* **EXCERPT**:
## BEGIN

For SAR images, texture, which is a representation of the spatial relationship of grey levels in an image, provides important characteristics for surface and object identification. Therefore, SAR images of urban areas have stable textural characteristics with which it is possible to detect changes in the urban environment. Texture is an important characteristic which can be used to identify various objects or regions in an image. Besides, texture can depress the effect of SAR image speckle noise. Accordingly, texture features along with spectral and morphological operators have been shown to have a positive impact on the accuracy of detection in remote sensing images (Khurana & Saxena, 2017; Wu et al., 2017; Zhuang, Deng, & Fan, 2016). Li, Huang, Wen, and Liu (2017) proposed a multi-texture change detection method by integrating macro- and micro-texture features. Sofina and Ehlers (2017) presented a semi-automated feature-based approach to the identification of building conditions especially in affected areas using geographic information systems (GIS) and remote sensing information, where texture features provide information about the area inside the buildings. However, the motioned methods work under a single or unique texture, which is possible that some available information might be lost and erroneous results derived.

In this paper, we propose a novel method to detect the damage degree of buildings in an urban setting affected by an earthquake using pre- and post-event detected SAR images. The main objective is testing the capability to determine from the change of principal components of the texture features whether a building is destroyed or is still likely to be intact. In order to give a proper answer and to avoid biasing the results according to the adopted methodology, we test a couple of different change detection (CD) techniques and many texture features, and proposed a methodological approach based on the Principal Component Analysis (PCA).

## END

* **DATA PROVIDED**:
## BEGIN

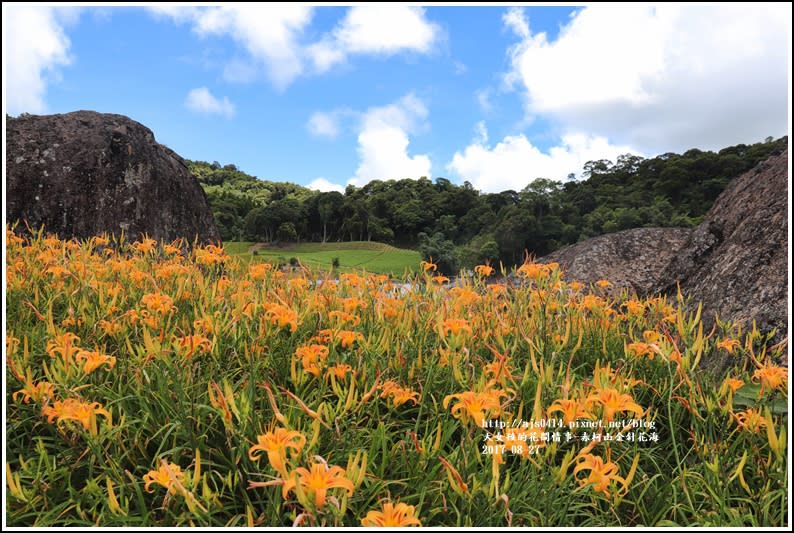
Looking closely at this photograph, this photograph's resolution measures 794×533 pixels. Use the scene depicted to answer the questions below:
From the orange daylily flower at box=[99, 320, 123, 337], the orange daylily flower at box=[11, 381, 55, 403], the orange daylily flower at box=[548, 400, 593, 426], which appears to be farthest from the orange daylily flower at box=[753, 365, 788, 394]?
the orange daylily flower at box=[99, 320, 123, 337]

## END

* **PROBLEM A**:
Print the passage on SAR image texture from "In this paper, we" up to and including "Component Analysis (PCA).".
* **PROBLEM B**:
Proceed with the passage on SAR image texture and earthquake damage detection, picking up after its final sentence.

* **REPLY A**:
In this paper, we propose a novel method to detect the damage degree of buildings in an urban setting affected by an earthquake using pre- and post-event detected SAR images. The main objective is testing the capability to determine from the change of principal components of the texture features whether a building is destroyed or is still likely to be intact. In order to give a proper answer and to avoid biasing the results according to the adopted methodology, we test a couple of different change detection (CD) techniques and many texture features, and proposed a methodological approach based on the Principal Component Analysis (PCA).

* **REPLY B**:
Two specific aspects of this work are deemed important to satisfy the final user needs according to our experience. The first aspect, the user needs a reliable (in statistical sense) and standardised definition of the accuracy of the delivered product (i.e. the damage map in our case). The second aspect, which is deemed important, is the comparison of classification performances against a damage classification based on the building classification in the Chinese Seismic Intensity Scale GB/T17742-2008(China Earthquake Administration (CEA), 2008), thus providing a well-known and reliable reference, as well as a common definition of the classification taxonomy. Buildings are classified into five classes in China which include slight damage, moderate damage, substantial to heavy damage, very heavy damage and destruction in the ground investigation. Remote sensing images can only obtain the surface information of buildings in virtue of the restriction of imaging modes. Accordingly, remotely sensed earthquake-related damage is divided into three categories: intact building, moderately damaged building (containing moderate damage and substantial to heavy damage), and destroyed building (containing very heavy damage and destruction). The analysis of this paper is based on this classification.

Specifically, the experiment was carried out considering the earthquake that hit the city of L’Aquila, Italy, in 2009. The image classification results were compared to the ground surveys carried out by the Dell’Acqua et al. (2011). The work provides several hints into the problem, on the way to evaluate the classification performances and understand the advantages of PCA and texture features.

This paper presents the work we performed using the CD of remote sensing imagery and the remainder of this paper is organised as follows. Section 2 provides the test case and the datasets used for the study. Section 3 describes the detail of the method proposed for change detection based on the dimensionality reduction of the texture features. Section 4 presents the experimental results and the effectiveness of the method and, finally, the conclusions are presented in Section 5.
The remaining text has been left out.